Le long processus de certification constitue un obstacle majeur, en particulier pour les composants critiques.

L'impression elle-même n'est souvent pas le goulot d'étranglement ; c'est la qualification et les essais qui prennent le plus de temps. Conscients de ce fait, DB et MGA ont travaillé activement avec des organismes de normalisation tels que l'Institut allemand de normalisation (DIN) afin d'élaborer les lignes directrices nécessaires. L'un des principaux résultats est la norme DIN 52920, qui permet d'évaluer la capacité d'un site de production à imprimer des pièces critiques de manière fiable.

Stefanie a souligné la nécessité d'harmoniser les normes européennes (EN) ou internationales (ISO, ASTM) pour faciliter une adoption plus large et simplifier l'intégration des fournisseurs, qualifiant le "piratage" des normes de véritablement "sexy" parce qu'il permet une mise à l'échelle.

 

La mobilité devient additive : La puissance de la collaboration en réseau

Consciente de la nécessité d'apprendre des autres et de se développer plus rapidement, la DB a lancé le réseau MGA il y a neuf ans avec seulement neuf membres fondateurs. Aujourd'hui, MGA est un réseau européen FA premier plan qui compte près de 150 entreprises membres, dont les principaux opérateurs ferroviaires, fournisseurs, fabricants de machines, fournisseurs de matériaux, sociétés de logiciels, instituts de R&D et universités.

MGA encourage la collaboration entre les différents acteurs de la chaîne d'approvisionnement et de multiples secteurs, notamment le rail, l'aviation, l'automobile, l'aérospatiale, la construction, la défense, la médecine et même le style de vie (mode, bijouterie, design). Des groupes de travail s'attaquent à des défis communs tels que la certification, le développement de matériaux, la durabilité et l'éducation.

Stefanie a cité des exemples tels qu'un atelier rapide sur l'impression sur cuivre organisé en 14 jours et le développement d'une poudre ignifuge nécessaire (répondant aux normes ferroviaires élevées, auparavant limitées à des matériaux tels que l'Ultem 9085) grâce à la collaboration entre Siemens et le fournisseur de matériaux Lehmann&Voss. Ce réseau axé sur l'utilisateur comble le fossé entre les besoins de l'industrie et les capacités des fournisseurs.

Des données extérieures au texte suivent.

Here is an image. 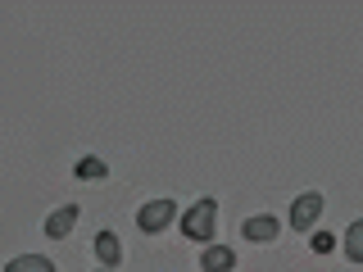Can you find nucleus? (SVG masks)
<instances>
[{"instance_id": "obj_1", "label": "nucleus", "mask_w": 363, "mask_h": 272, "mask_svg": "<svg viewBox=\"0 0 363 272\" xmlns=\"http://www.w3.org/2000/svg\"><path fill=\"white\" fill-rule=\"evenodd\" d=\"M213 232H218V200L204 196L182 213V236H191V241H213Z\"/></svg>"}, {"instance_id": "obj_2", "label": "nucleus", "mask_w": 363, "mask_h": 272, "mask_svg": "<svg viewBox=\"0 0 363 272\" xmlns=\"http://www.w3.org/2000/svg\"><path fill=\"white\" fill-rule=\"evenodd\" d=\"M177 218V200H150V204H141V213H136V227H141L145 236H159V232H168Z\"/></svg>"}, {"instance_id": "obj_3", "label": "nucleus", "mask_w": 363, "mask_h": 272, "mask_svg": "<svg viewBox=\"0 0 363 272\" xmlns=\"http://www.w3.org/2000/svg\"><path fill=\"white\" fill-rule=\"evenodd\" d=\"M323 209H327L323 191H304V196H295V204H291V232H313V222H318Z\"/></svg>"}, {"instance_id": "obj_4", "label": "nucleus", "mask_w": 363, "mask_h": 272, "mask_svg": "<svg viewBox=\"0 0 363 272\" xmlns=\"http://www.w3.org/2000/svg\"><path fill=\"white\" fill-rule=\"evenodd\" d=\"M73 227H77V204H64V209H55L50 218H45V236H50V241H64Z\"/></svg>"}, {"instance_id": "obj_5", "label": "nucleus", "mask_w": 363, "mask_h": 272, "mask_svg": "<svg viewBox=\"0 0 363 272\" xmlns=\"http://www.w3.org/2000/svg\"><path fill=\"white\" fill-rule=\"evenodd\" d=\"M245 241H277V232H281V222L272 218V213H259V218H245Z\"/></svg>"}, {"instance_id": "obj_6", "label": "nucleus", "mask_w": 363, "mask_h": 272, "mask_svg": "<svg viewBox=\"0 0 363 272\" xmlns=\"http://www.w3.org/2000/svg\"><path fill=\"white\" fill-rule=\"evenodd\" d=\"M200 268H204V272H232V268H236V254H232L227 245H209V249L200 254Z\"/></svg>"}, {"instance_id": "obj_7", "label": "nucleus", "mask_w": 363, "mask_h": 272, "mask_svg": "<svg viewBox=\"0 0 363 272\" xmlns=\"http://www.w3.org/2000/svg\"><path fill=\"white\" fill-rule=\"evenodd\" d=\"M96 259H100V264H105V268L123 264V241H118V236H113V232H100V236H96Z\"/></svg>"}, {"instance_id": "obj_8", "label": "nucleus", "mask_w": 363, "mask_h": 272, "mask_svg": "<svg viewBox=\"0 0 363 272\" xmlns=\"http://www.w3.org/2000/svg\"><path fill=\"white\" fill-rule=\"evenodd\" d=\"M5 272H55V264L45 254H18L14 264H5Z\"/></svg>"}, {"instance_id": "obj_9", "label": "nucleus", "mask_w": 363, "mask_h": 272, "mask_svg": "<svg viewBox=\"0 0 363 272\" xmlns=\"http://www.w3.org/2000/svg\"><path fill=\"white\" fill-rule=\"evenodd\" d=\"M345 259L350 264H363V218L350 222V236H345Z\"/></svg>"}, {"instance_id": "obj_10", "label": "nucleus", "mask_w": 363, "mask_h": 272, "mask_svg": "<svg viewBox=\"0 0 363 272\" xmlns=\"http://www.w3.org/2000/svg\"><path fill=\"white\" fill-rule=\"evenodd\" d=\"M105 173H109V164H105V159H96V154L77 159V177H82V181H100Z\"/></svg>"}, {"instance_id": "obj_11", "label": "nucleus", "mask_w": 363, "mask_h": 272, "mask_svg": "<svg viewBox=\"0 0 363 272\" xmlns=\"http://www.w3.org/2000/svg\"><path fill=\"white\" fill-rule=\"evenodd\" d=\"M309 245H313V254H323V259H327V254L336 249V236H332V232H313V241H309Z\"/></svg>"}, {"instance_id": "obj_12", "label": "nucleus", "mask_w": 363, "mask_h": 272, "mask_svg": "<svg viewBox=\"0 0 363 272\" xmlns=\"http://www.w3.org/2000/svg\"><path fill=\"white\" fill-rule=\"evenodd\" d=\"M96 272H113V268H96Z\"/></svg>"}]
</instances>
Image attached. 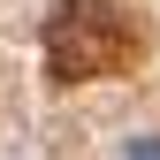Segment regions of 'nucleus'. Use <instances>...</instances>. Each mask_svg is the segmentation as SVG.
I'll list each match as a JSON object with an SVG mask.
<instances>
[{
  "instance_id": "nucleus-1",
  "label": "nucleus",
  "mask_w": 160,
  "mask_h": 160,
  "mask_svg": "<svg viewBox=\"0 0 160 160\" xmlns=\"http://www.w3.org/2000/svg\"><path fill=\"white\" fill-rule=\"evenodd\" d=\"M122 160H160V137H122Z\"/></svg>"
}]
</instances>
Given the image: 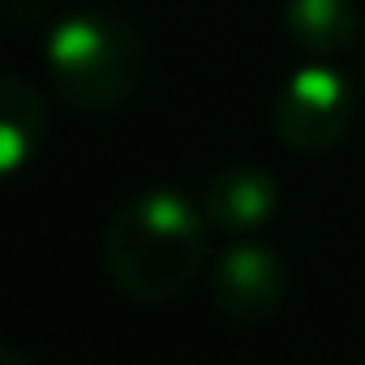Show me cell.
Masks as SVG:
<instances>
[{
	"mask_svg": "<svg viewBox=\"0 0 365 365\" xmlns=\"http://www.w3.org/2000/svg\"><path fill=\"white\" fill-rule=\"evenodd\" d=\"M0 365H31L22 352H5V356H0Z\"/></svg>",
	"mask_w": 365,
	"mask_h": 365,
	"instance_id": "ba28073f",
	"label": "cell"
},
{
	"mask_svg": "<svg viewBox=\"0 0 365 365\" xmlns=\"http://www.w3.org/2000/svg\"><path fill=\"white\" fill-rule=\"evenodd\" d=\"M43 142V99L35 86L9 78L0 86V172L18 176Z\"/></svg>",
	"mask_w": 365,
	"mask_h": 365,
	"instance_id": "8992f818",
	"label": "cell"
},
{
	"mask_svg": "<svg viewBox=\"0 0 365 365\" xmlns=\"http://www.w3.org/2000/svg\"><path fill=\"white\" fill-rule=\"evenodd\" d=\"M207 215L176 190L133 194L108 224L103 262L112 284L133 301H168L185 292L207 254Z\"/></svg>",
	"mask_w": 365,
	"mask_h": 365,
	"instance_id": "6da1fadb",
	"label": "cell"
},
{
	"mask_svg": "<svg viewBox=\"0 0 365 365\" xmlns=\"http://www.w3.org/2000/svg\"><path fill=\"white\" fill-rule=\"evenodd\" d=\"M279 207V180L258 163H232L211 176L202 194V215L220 232H254Z\"/></svg>",
	"mask_w": 365,
	"mask_h": 365,
	"instance_id": "5b68a950",
	"label": "cell"
},
{
	"mask_svg": "<svg viewBox=\"0 0 365 365\" xmlns=\"http://www.w3.org/2000/svg\"><path fill=\"white\" fill-rule=\"evenodd\" d=\"M211 297L232 322H262L284 301V262L258 241H237L211 271Z\"/></svg>",
	"mask_w": 365,
	"mask_h": 365,
	"instance_id": "277c9868",
	"label": "cell"
},
{
	"mask_svg": "<svg viewBox=\"0 0 365 365\" xmlns=\"http://www.w3.org/2000/svg\"><path fill=\"white\" fill-rule=\"evenodd\" d=\"M361 365H365V361H361Z\"/></svg>",
	"mask_w": 365,
	"mask_h": 365,
	"instance_id": "9c48e42d",
	"label": "cell"
},
{
	"mask_svg": "<svg viewBox=\"0 0 365 365\" xmlns=\"http://www.w3.org/2000/svg\"><path fill=\"white\" fill-rule=\"evenodd\" d=\"M48 73L78 112H112L142 78V39L112 14H69L48 35Z\"/></svg>",
	"mask_w": 365,
	"mask_h": 365,
	"instance_id": "7a4b0ae2",
	"label": "cell"
},
{
	"mask_svg": "<svg viewBox=\"0 0 365 365\" xmlns=\"http://www.w3.org/2000/svg\"><path fill=\"white\" fill-rule=\"evenodd\" d=\"M284 31L297 48L314 56H335L356 35V9L352 0H288Z\"/></svg>",
	"mask_w": 365,
	"mask_h": 365,
	"instance_id": "52a82bcc",
	"label": "cell"
},
{
	"mask_svg": "<svg viewBox=\"0 0 365 365\" xmlns=\"http://www.w3.org/2000/svg\"><path fill=\"white\" fill-rule=\"evenodd\" d=\"M271 125H275V133H279V142L288 150L322 155L352 125V91H348V82L335 69L305 65L279 86Z\"/></svg>",
	"mask_w": 365,
	"mask_h": 365,
	"instance_id": "3957f363",
	"label": "cell"
}]
</instances>
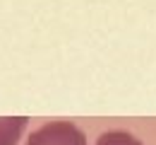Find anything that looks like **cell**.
<instances>
[{
  "label": "cell",
  "instance_id": "7a4b0ae2",
  "mask_svg": "<svg viewBox=\"0 0 156 145\" xmlns=\"http://www.w3.org/2000/svg\"><path fill=\"white\" fill-rule=\"evenodd\" d=\"M27 121H29L27 116H5V119H0V145H17Z\"/></svg>",
  "mask_w": 156,
  "mask_h": 145
},
{
  "label": "cell",
  "instance_id": "3957f363",
  "mask_svg": "<svg viewBox=\"0 0 156 145\" xmlns=\"http://www.w3.org/2000/svg\"><path fill=\"white\" fill-rule=\"evenodd\" d=\"M94 145H144V143L127 131H106L98 135V140Z\"/></svg>",
  "mask_w": 156,
  "mask_h": 145
},
{
  "label": "cell",
  "instance_id": "6da1fadb",
  "mask_svg": "<svg viewBox=\"0 0 156 145\" xmlns=\"http://www.w3.org/2000/svg\"><path fill=\"white\" fill-rule=\"evenodd\" d=\"M24 145H87V135L72 121H51L36 128Z\"/></svg>",
  "mask_w": 156,
  "mask_h": 145
}]
</instances>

Histoire d'une réussite : Éviter une crise grâce à l'FA

Un exemple frappant de l'impact de FA concernait 50 locomotives de fret immobilisées en raison de l'impossibilité de se procurer des carters d'engrenage. L'approvisionnement traditionnel prévoyait des quantités de commande minimales et un délai de livraison de deux ans.

Face à une crise potentielle discutée au niveau du conseil d'administration, l'équipe de Stefanie s'est appuyée sur le réseau MGA, a réétudié la pièce et a utilisé FA pour imprimer des moules en sable afin de couler les boîtiers dans le matériau d'origine.

L'ensemble du processus, depuis l'identification du problème jusqu'à la livraison du premier logement de remplacement, n'a pris que deux mois - une démonstration spectaculaire de la capacité de la FA à assurer la résilience opérationnelle.

Le chemin à parcourir : Croissance adaptative et perturbatrice

Stefanie souligne que l FA offre à la fois des solutions adaptatives (remplacement des pièces à l'identique, facilitant l'adoption pour les industries conservatrices) et un potentiel de rupture (nouvelles conceptions, pièces optimisées). Les deux sont nécessaires. Elle plaide pour que l'industrie de FA se mette à la place de l'utilisateur, en s'adaptant à ses besoins plutôt qu'en l'obligeant à s'adapter entièrement à la technologie.

Les réflexions de Stefanie Brickwede soulignent le pouvoir de transformation de l'FA lorsqu'elle est mise en œuvre de manière stratégique et collaborative. Le parcours de la Deutsche Bahn, qui s'étend sur une décennie, fournit un modèle convaincant pour tirer parti de l'FA afin d'améliorer l'efficacité, la résilience et l'innovation, tandis que MGA démontre la valeur exponentielle des partenariats intersectoriels pour surmonter les défis communs et accélérer l'adoption de cette technologie qui modifie les règles du jeu.